Sue stared at him, hurt and confused. “I’ve never thought or said anything like that. Doc committed adultery and I believe it was morally wrong. But I still loved him, and I saw a lot of good in him. A person can engage in homosexual acts and I think it’s wrong. But I still love him, and I know in many areas he may be a fine person. I believe homosexual acts are terribly destructive to him, that he should live by the right standard, and that’s in his best interest. I honestly want what’s best for him. When people steal or lie you tell them it’s wrong. It isn’t loving to tell them whatever they want to do is okay. It’ll just destroy them. And hurt our whole society, our children and theirs.”

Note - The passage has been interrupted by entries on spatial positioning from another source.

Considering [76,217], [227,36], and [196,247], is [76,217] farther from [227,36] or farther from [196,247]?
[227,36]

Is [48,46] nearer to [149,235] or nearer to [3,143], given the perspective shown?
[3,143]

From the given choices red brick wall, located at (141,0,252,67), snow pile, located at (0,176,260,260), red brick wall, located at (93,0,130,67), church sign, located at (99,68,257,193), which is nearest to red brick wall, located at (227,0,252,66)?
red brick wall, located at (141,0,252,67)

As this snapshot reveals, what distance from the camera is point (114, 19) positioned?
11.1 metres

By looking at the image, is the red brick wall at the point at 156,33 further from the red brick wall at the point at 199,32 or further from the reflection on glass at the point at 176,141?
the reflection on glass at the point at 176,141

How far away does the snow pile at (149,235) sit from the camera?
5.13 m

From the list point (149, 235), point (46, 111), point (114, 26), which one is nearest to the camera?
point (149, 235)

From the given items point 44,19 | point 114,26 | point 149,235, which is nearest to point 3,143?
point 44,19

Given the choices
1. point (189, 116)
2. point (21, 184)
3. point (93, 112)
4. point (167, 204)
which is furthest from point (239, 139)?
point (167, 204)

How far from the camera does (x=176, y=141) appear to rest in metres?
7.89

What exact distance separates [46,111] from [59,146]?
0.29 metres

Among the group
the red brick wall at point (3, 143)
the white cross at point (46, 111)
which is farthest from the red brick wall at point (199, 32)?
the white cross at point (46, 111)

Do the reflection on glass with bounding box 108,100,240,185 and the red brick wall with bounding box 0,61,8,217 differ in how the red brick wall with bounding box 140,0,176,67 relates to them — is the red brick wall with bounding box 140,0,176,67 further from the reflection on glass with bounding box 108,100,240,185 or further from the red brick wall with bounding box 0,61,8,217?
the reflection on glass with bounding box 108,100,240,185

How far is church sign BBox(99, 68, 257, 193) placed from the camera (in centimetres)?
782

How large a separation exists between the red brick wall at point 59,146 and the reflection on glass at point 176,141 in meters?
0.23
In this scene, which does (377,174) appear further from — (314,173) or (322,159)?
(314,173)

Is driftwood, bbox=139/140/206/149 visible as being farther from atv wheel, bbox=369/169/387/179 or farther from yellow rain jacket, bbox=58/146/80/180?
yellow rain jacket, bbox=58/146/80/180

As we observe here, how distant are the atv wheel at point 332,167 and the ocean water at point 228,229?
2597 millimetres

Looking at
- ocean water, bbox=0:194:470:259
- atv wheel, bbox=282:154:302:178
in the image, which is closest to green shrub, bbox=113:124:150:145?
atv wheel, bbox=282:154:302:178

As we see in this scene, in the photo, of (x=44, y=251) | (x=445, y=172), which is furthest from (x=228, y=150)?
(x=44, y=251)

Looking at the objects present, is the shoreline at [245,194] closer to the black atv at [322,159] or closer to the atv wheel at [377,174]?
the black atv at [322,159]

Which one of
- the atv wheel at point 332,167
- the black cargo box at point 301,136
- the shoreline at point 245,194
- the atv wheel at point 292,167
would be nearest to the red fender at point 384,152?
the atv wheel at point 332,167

“Sexual orientation is like race. You can’t expect people to deny what they are.”
“I can introduce you to a half dozen former homosexuals. Four of them go to our church. Want their names? You could write a column on them. No? I didn’t think so. There are thousands of them around—people who used to practice homosexual acts and no longer do. But there’s no former whites and former blacks and former Hispanics. Race and sexual practice aren’t the same thing, Jake. People need hope. They need to hear there’s right and wrong. And I believe God can change people and give them the strength to live by what’s right.”
“You make it sound so easy, your nice neat little Christian world. It’s just not that easy, Sue.”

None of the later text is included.